Secondary endpoints including intracranial hemorrhage and need for mechanical ventilation were significantly more common in the transferred group. Median cost, however, favored transfer over on-site EST ($35,179 vs $38,790; P < 0.001).

What to Do?

Over the 4-year period, neither the number of EST-capable centers nor the number of patients treated on-site changed, the investigators observe.

There are multiple approaches to optimizing access to stroke care, they note, but also many unknowns. It’s unclear whether expanding local access will improve outcomes and whether this would be feasible with the current infrastructure. Also, they ask, “how would that be planned, rolled out, and monitored as the availability of EST transcatheter skills locally does not equal the ability to operate and maintain a high-quality EST center? . . . Would expanding EST to more local hospitals lead to more patients receiving guideline-recommended lifesaving treatment, or would it dilute the operator’s experience and subsequently negatively impact low-performing sites?”

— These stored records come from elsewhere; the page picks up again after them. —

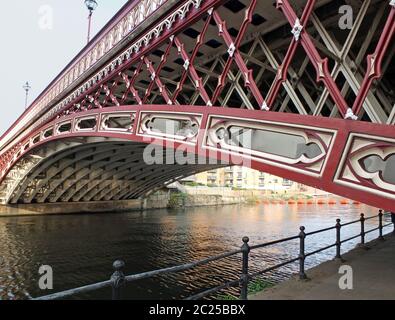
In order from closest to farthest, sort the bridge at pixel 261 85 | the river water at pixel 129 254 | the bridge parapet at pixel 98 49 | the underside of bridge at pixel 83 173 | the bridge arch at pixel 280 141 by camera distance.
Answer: the bridge arch at pixel 280 141
the bridge at pixel 261 85
the river water at pixel 129 254
the bridge parapet at pixel 98 49
the underside of bridge at pixel 83 173

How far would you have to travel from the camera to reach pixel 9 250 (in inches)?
675

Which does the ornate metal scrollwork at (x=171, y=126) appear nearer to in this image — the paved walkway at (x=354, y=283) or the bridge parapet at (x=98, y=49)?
the bridge parapet at (x=98, y=49)

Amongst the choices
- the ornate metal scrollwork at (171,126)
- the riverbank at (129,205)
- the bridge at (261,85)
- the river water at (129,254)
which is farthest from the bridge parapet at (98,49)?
the riverbank at (129,205)

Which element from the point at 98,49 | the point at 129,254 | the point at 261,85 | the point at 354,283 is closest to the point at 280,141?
the point at 354,283

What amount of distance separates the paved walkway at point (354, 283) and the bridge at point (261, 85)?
66.4 inches

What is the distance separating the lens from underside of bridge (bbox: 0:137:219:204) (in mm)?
26078

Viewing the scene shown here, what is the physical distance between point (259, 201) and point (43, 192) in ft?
162

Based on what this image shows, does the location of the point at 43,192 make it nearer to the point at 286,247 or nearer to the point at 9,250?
the point at 9,250

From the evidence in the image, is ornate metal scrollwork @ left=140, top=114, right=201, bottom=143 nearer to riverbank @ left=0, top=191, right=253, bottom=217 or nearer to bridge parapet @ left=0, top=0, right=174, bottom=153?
bridge parapet @ left=0, top=0, right=174, bottom=153

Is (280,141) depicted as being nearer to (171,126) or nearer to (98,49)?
(171,126)

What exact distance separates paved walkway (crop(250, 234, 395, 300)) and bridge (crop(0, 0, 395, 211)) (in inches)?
66.4

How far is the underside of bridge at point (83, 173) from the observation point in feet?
85.6

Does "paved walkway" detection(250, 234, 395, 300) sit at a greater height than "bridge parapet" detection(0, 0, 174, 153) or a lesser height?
lesser

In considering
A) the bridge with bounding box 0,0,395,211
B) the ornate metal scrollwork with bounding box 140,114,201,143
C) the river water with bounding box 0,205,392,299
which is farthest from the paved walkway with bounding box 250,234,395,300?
the ornate metal scrollwork with bounding box 140,114,201,143
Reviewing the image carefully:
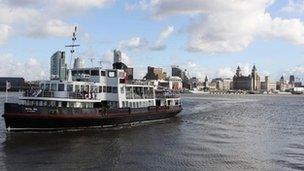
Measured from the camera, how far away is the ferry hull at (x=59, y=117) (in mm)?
53875

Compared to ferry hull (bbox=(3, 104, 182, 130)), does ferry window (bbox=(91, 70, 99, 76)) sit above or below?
above

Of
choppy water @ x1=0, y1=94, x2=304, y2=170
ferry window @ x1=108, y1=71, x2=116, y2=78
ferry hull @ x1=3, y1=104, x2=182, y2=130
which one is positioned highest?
ferry window @ x1=108, y1=71, x2=116, y2=78

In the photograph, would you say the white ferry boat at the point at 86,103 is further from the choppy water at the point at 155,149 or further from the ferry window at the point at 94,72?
the choppy water at the point at 155,149

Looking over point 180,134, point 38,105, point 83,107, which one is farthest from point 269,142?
point 38,105

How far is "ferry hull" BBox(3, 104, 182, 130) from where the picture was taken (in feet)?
177

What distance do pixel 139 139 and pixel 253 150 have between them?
1300cm

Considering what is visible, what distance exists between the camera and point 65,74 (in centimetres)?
6750

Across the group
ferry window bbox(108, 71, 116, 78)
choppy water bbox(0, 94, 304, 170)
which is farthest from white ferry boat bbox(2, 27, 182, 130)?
choppy water bbox(0, 94, 304, 170)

It may be necessary, Alkhouli noted to TCTMD, for other endovascular specialties, such as interventional cardiology and radiology, to become involved and undergo extra training. The process of improving stroke care delivery will require input from various professional societies, he said, calling for a “patient-centered approach more than a specialty-centered approach.”

In an editorial, Don Heck, MD (Triad Radiology Associates, Novant Health Forsyth Medical Center, Winston-Salem, NC), points out that current guidelines don’t just set standards for operators. “The guidelines also indicate optimal hospital requirements: adequate neuroangiography suites; expertise in neurocritical care, vascular neurology, and neurosurgery; and 24/7 access to computed tomography and MRI,” he writes. “All of which is to say a doctor with a catheter is not a stroke program, and a billboard does not make a stroke center.”

Agreeing with this message, Alkhouli said it’s important to have not only catheter skills but also expertise in imaging and other aspects of stroke care.

[We need] a patient-centered approach more than a specialty-centered approach. Mohamad Alkhouli

Apart from increasing the availability of EST, Heck suggests another option: simply bypassing the nearest hospital to go straight to a comprehensive stroke center (CSC). “The most important strategy for treating LVO patients faster is bypassing a primary stroke center (a hospital that gives tPA, but does not do EST) for a slightly more distant CSC initially,” he says. “For those LVO patients who are not tPA-eligible, failing to bypass will only cause a time delay. For those who are tPA eligible, even if slightly earlier tPA administration is possible at [closer hospital] it is not likely to make a difference compared with the [more-crucial] time delay to thrombectomy.”

Alkhouli countered that it’s hard for emergency medical services in the field to make the decision to travel further without knowing for sure if a patient actually has an LVO.

One caveat to their analysis, he acknowledged, is that it’s observational and may have residual confounding. One example of this, as pointed out by Heck, is the dramatically higher use of tPA in the transferred versus on-site group (38.9% vs 8.5%; P < 0.001). The researchers adjusted for this in their propensity matching, but to Heck the disparity hints that the off-site patients presented to the hospital earlier and that transfer might be even riskier than it appears.

“This is a descriptive study with limitations,” Alkhouli said, adding, “I don’t think that the study gives you all the answers. It definitely starts the conversation, though.”

Sources
Disclosures
  • Alkhouli reports no relevant conflicts of interest.
  • Heck reports having been a consultant for Stryker Neurovascular.